The present study shows that TME without chemoradiation therapy does not lead to statistically significant alterations in manometric characteristics of the anal sphincter. However, when neoadjuvant chemoradiation is applied, the functional outcome of patients after TME is adversely affected. Postoperatively, the mean resting pressure and mean resting vector volume are significantly decreased in patients with adjuvant chemoradiation. This is in accordance with the findings of Gervaz et al,5 who reported a higher incidence of incontinence for liquid and solid stools determined by means of a standardized questionnaire in irradiated patients. It may still be speculated that the adaptation in maximal tolerable volume could favor impaired continence. However, Gervaz et al showed that time-dependent progressive improvement of continence did not occur in patients who received either neoadjuvant or adjuvant pelvic irradiation. In the present study, patients' anomanometry findings confirmed impaired anal sphincter function in long-term follow-up.

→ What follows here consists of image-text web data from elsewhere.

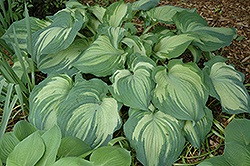 Guardian Angel Hosta (Hosta 'Guardian Angel') at Jensen's Nursery & Landscaping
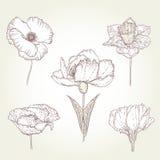 цветки установили сбор винограда Стоковое Изображение
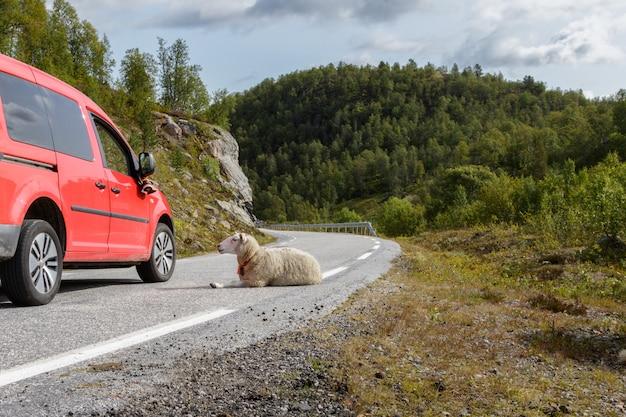 Красный автомобиль проходя овец отдыхая в дороге в норвегии. сетесдаль
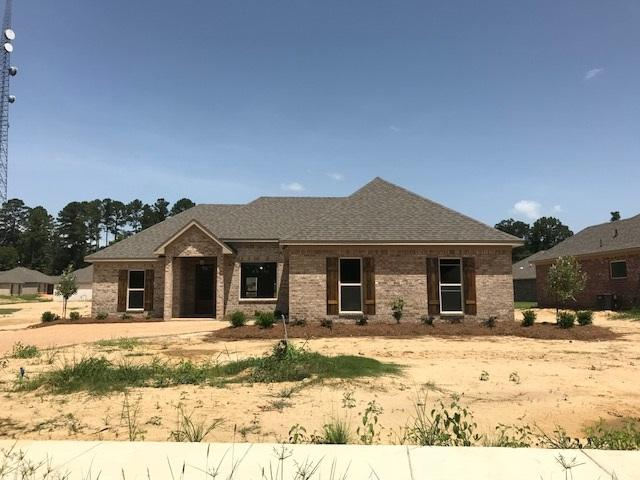 533 Brighton Trl, Florence, MS 39073 (MLS #311991) :: RE/MAX Alliance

Short-term studies of anal sphincter function have demonstrated a 24% decrease in resting pressure after abdominoperineal resection and coloanal anastomosis. The application of adjuvant chemoradiation resulted in a further decrease of the mean resting pressure of 27% in these patients.19 Adequate shielding of the anal sphincter was therefore recommended in patients with rectal cancer whenever a sphincter-preserving procedure is considered. The particular experimental setting of our study was designed to prevent misleading results of functional measurements due to the acute concomitant inflammatory reaction of the rectoanal region soon after chemoradiation. As the operative procedure was performed in week 3 after the end of the chemoradiation therapy, it was not possible to evaluate the pure impact of chemoradiation on rectoanal function.

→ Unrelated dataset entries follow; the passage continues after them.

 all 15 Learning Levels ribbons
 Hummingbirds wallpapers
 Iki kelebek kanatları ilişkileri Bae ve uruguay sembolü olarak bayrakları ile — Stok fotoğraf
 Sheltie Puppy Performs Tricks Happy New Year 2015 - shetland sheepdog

The results we obtained indicate a different pathophysiological process when the group of irradiated patients was subdivided into midrectal and low rectal cancer groups. Patients with low rectal cancer with coloanal anastomosis did not show significant impairment of the anal sphincter. In contrast, irradiated patients with midrectal cancer with colonic anastomosis to a rectal remnant had statistically significant dysfunction of the internal anal sphincter. Although preoperative anal sphincter resting measurements seemed to be impaired in patients with low rectal cancer, statistical comparison did not demonstrate a significant difference between the 2 groups. Our data indicate that chemoradiation in combination with coloanal anastomosis was superior to irradiation with colorectal anastomosis in regard to internal anal sphincter function.
Although shielding of the anal sphincter was considered imperative in neoadjuvant chemoradiation, it seems to be more important to carry out a deep anastomosis after rectal excision to prevent fibrosis of the rectal and perirectal stump, even in patients with midrectal cancer.
In conclusion, we have shown that TME provides good functional anal sphincter results in patients with midrectal and low rectal cancer during long-term follow-up. However, neodjuvant chemoradiation may lead to impaired sphincter function as long as a rectal stump remains for anastomosing the colonic J-pouch.
Accepted for publication November 3, 2002.